FIGURE 260-1  Pediatric AIDS Clinical Trials Group (PACTG 076) zidovudine (ZDV) regimen for prevention of mother-to-infant transmission of human immunodeficiency virus.


Testing and Supportive Care

After delivery, HIV-infected women should receive comprehensive care and support services required for management of their HIV infection and for care of their family. This care should begin before preg-nancy, with continuity of care ensured throughout pregnancy and postpartum.
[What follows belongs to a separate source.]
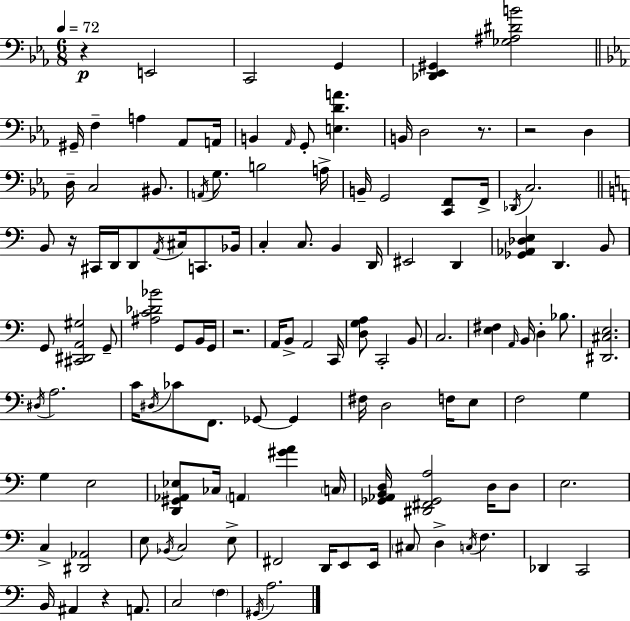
R/q E2/h C2/h G2/q [Db2,Eb2,G#2]/q [Gb3,A#3,D#4,B4]/h G#2/s F3/q A3/q Ab2/e A2/s B2/q Ab2/s G2/e [E3,D4,A4]/q. B2/s D3/h R/e. R/h D3/q D3/s C3/h BIS2/e. A2/s G3/e. B3/h A3/s B2/s G2/h [C2,F2]/e F2/s Db2/s C3/h. B2/e R/s C#2/s D2/s D2/e A2/s C#3/s C2/e. Bb2/s C3/q C3/e. B2/q D2/s EIS2/h D2/q [Gb2,Ab2,Db3,E3]/q D2/q. B2/e G2/e [C#2,D#2,A2,G#3]/h G2/e [A#3,C4,Db4,Bb4]/h G2/e B2/s G2/s R/h. A2/s B2/e A2/h C2/s [D3,G3,A3]/e C2/h B2/e C3/h. [E3,F#3]/q A2/s B2/s D3/q Bb3/e. [D#2,C#3,E3]/h. D#3/s A3/h. C4/s D#3/s CES4/e F2/e. Gb2/e Gb2/q F#3/s D3/h F3/s E3/e F3/h G3/q G3/q E3/h [D2,G#2,Ab2,Eb3]/e CES3/s A2/q [G#4,A4]/q C3/s [Gb2,Ab2,B2,D3]/s [D#2,F#2,Gb2,A3]/h D3/s D3/e E3/h. C3/q [D#2,Ab2]/h E3/e Bb2/s C3/h E3/e F#2/h D2/s E2/e E2/s C#3/e D3/q C3/s F3/q. Db2/q C2/h B2/s A#2/q R/q A2/e. C3/h F3/q G#2/s A3/h.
Testing for HIV and counseling are essential to any successful plan for identification and treatment of pregnant women. All pregnant women, regardless of their sexual or social history, should be offered HIV antibody testing ( Chapter 408 ). Patients whose test results are negative should be informed that false-negative results may occur because of the latent phase between HIV exposure and development of antibody. The false-negative rate depends on the prevalence of risk-related behavior in the tested population. Patients whose test result is negative should be encouraged to practice low-risk behavior to minimize their risk of infection. A pregnant woman whose test result is positive should have a confirmatory test performed. After confirmation, the patient should have counseling regarding whether to continue the pregnancy, potential risks to the fetus, and benefits of antiretroviral intervention and treatment for herself and her newborn. After identification of HIV infection, care for the infected woman should be the same as for any other person newly identified as HIV positive. Prophylaxis for opportunistic pathogens and treatment of infections should be recommended as for other persons infected with HIV.